> _WHAT YOU HAVE TO DO_: What follows is a block of records; reproduce all of it verbatim.

> _DATASET EXTRACT_:
________________
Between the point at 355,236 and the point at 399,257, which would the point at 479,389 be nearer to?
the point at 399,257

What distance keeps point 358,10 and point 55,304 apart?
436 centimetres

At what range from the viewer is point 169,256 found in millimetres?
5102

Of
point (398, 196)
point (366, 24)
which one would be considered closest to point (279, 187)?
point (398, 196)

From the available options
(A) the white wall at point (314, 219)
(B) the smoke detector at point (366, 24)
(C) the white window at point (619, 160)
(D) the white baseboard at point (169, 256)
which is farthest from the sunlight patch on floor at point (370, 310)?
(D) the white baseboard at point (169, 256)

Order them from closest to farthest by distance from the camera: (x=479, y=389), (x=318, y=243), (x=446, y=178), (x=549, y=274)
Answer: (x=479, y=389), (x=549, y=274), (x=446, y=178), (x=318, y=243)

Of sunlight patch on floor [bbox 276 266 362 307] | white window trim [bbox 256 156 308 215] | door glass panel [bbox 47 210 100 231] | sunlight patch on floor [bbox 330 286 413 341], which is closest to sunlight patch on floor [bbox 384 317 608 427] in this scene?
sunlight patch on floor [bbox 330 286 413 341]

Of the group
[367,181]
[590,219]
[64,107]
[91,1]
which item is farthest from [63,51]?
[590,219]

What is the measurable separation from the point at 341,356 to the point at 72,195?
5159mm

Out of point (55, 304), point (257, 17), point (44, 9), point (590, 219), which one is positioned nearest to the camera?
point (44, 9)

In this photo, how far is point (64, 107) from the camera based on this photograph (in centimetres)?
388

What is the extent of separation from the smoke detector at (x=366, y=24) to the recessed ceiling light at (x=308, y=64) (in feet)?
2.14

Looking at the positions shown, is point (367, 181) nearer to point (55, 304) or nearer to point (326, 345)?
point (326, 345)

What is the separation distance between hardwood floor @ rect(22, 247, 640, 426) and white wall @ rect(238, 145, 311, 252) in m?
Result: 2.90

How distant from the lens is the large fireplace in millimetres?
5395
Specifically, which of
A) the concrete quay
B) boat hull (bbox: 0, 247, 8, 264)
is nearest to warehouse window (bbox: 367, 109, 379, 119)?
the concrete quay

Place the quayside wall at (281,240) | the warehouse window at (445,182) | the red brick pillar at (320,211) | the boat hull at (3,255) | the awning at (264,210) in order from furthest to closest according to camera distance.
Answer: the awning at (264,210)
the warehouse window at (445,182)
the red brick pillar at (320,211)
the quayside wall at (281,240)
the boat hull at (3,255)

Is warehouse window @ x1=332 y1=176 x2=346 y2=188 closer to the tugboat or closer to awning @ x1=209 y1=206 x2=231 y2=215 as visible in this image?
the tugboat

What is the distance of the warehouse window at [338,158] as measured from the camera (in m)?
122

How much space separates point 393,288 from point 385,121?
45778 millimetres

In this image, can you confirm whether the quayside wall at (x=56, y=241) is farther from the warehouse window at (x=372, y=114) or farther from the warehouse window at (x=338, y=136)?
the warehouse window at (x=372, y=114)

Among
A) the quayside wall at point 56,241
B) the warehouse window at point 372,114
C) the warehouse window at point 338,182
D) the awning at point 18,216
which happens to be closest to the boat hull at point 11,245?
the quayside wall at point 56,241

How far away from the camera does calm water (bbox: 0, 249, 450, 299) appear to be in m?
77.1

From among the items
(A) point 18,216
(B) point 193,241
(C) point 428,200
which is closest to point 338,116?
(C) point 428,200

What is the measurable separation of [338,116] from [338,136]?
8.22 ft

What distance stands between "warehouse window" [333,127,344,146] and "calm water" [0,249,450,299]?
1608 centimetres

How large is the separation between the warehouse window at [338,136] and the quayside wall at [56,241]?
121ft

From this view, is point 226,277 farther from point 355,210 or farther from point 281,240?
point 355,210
________________
> _SOLUTION TO THIS PROBLEM_:
Between the point at 355,236 and the point at 399,257, which would the point at 479,389 be nearer to?
the point at 399,257

What distance keeps point 358,10 and point 55,304 apart?
436 centimetres

At what range from the viewer is point 169,256 found in millimetres?
5102

Of
point (398, 196)
point (366, 24)
which one would be considered closest to point (279, 187)?
point (398, 196)

From the available options
(A) the white wall at point (314, 219)
(B) the smoke detector at point (366, 24)
(C) the white window at point (619, 160)
(D) the white baseboard at point (169, 256)
which is farthest from the sunlight patch on floor at point (370, 310)?
(D) the white baseboard at point (169, 256)

Order them from closest to farthest by distance from the camera: (x=479, y=389), (x=318, y=243), (x=446, y=178), (x=549, y=274)
Answer: (x=479, y=389), (x=549, y=274), (x=446, y=178), (x=318, y=243)

Of sunlight patch on floor [bbox 276 266 362 307] | white window trim [bbox 256 156 308 215] | door glass panel [bbox 47 210 100 231] | sunlight patch on floor [bbox 330 286 413 341], which is closest to sunlight patch on floor [bbox 384 317 608 427] in this scene?
sunlight patch on floor [bbox 330 286 413 341]

Of the group
[367,181]
[590,219]
[64,107]
[91,1]
which item is farthest from [63,51]?
[590,219]

What is the measurable separation from the point at 341,356 to the point at 72,195?
5159mm

Out of point (55, 304), point (257, 17), point (44, 9), point (590, 219), which one is positioned nearest to the camera?
point (44, 9)

In this photo, how far is point (64, 107) from the camera based on this photograph (in centimetres)?
388

What is the extent of separation from the smoke detector at (x=366, y=24) to the recessed ceiling light at (x=308, y=64) (in feet)?
2.14

Looking at the positions shown, is point (367, 181) nearer to point (55, 304) or nearer to point (326, 345)?
point (326, 345)

What is the separation distance between hardwood floor @ rect(22, 247, 640, 426) and white wall @ rect(238, 145, 311, 252) in m?
Result: 2.90

How distant from the lens is the large fireplace in millimetres?
5395
Specifically, which of
A) the concrete quay
B) boat hull (bbox: 0, 247, 8, 264)
is nearest to warehouse window (bbox: 367, 109, 379, 119)?
the concrete quay

Place the quayside wall at (281,240) | the warehouse window at (445,182) | the red brick pillar at (320,211) | the boat hull at (3,255) | the awning at (264,210) in order from furthest to closest according to camera distance.
Answer: the awning at (264,210)
the warehouse window at (445,182)
the red brick pillar at (320,211)
the quayside wall at (281,240)
the boat hull at (3,255)

Is warehouse window @ x1=332 y1=176 x2=346 y2=188 closer to the tugboat or closer to awning @ x1=209 y1=206 x2=231 y2=215 as visible in this image?
the tugboat

What is the distance of the warehouse window at [338,158] as measured from the camera (in m)?
122

How much space separates point 393,288 from point 385,121?
45778 millimetres

In this image, can you confirm whether the quayside wall at (x=56, y=241) is farther from the warehouse window at (x=372, y=114) or farther from the warehouse window at (x=338, y=136)?
the warehouse window at (x=372, y=114)

Among
A) the quayside wall at point 56,241
B) the warehouse window at point 372,114
C) the warehouse window at point 338,182
D) the awning at point 18,216
which happens to be closest to the boat hull at point 11,245?
the quayside wall at point 56,241

How far away from the camera does calm water (bbox: 0, 249, 450, 299) appear to be in m?
77.1

From among the items
(A) point 18,216
(B) point 193,241
(C) point 428,200
which is closest to point 338,116?
(C) point 428,200

What is the measurable separation of [338,116] from [338,136]?
8.22 ft

What distance stands between "warehouse window" [333,127,344,146] and "calm water" [0,249,450,299]?
1608 centimetres

How large is the separation between the warehouse window at [338,136] and the quayside wall at [56,241]?
121ft

From this view, is point 226,277 farther from point 355,210 or farther from point 281,240?
point 355,210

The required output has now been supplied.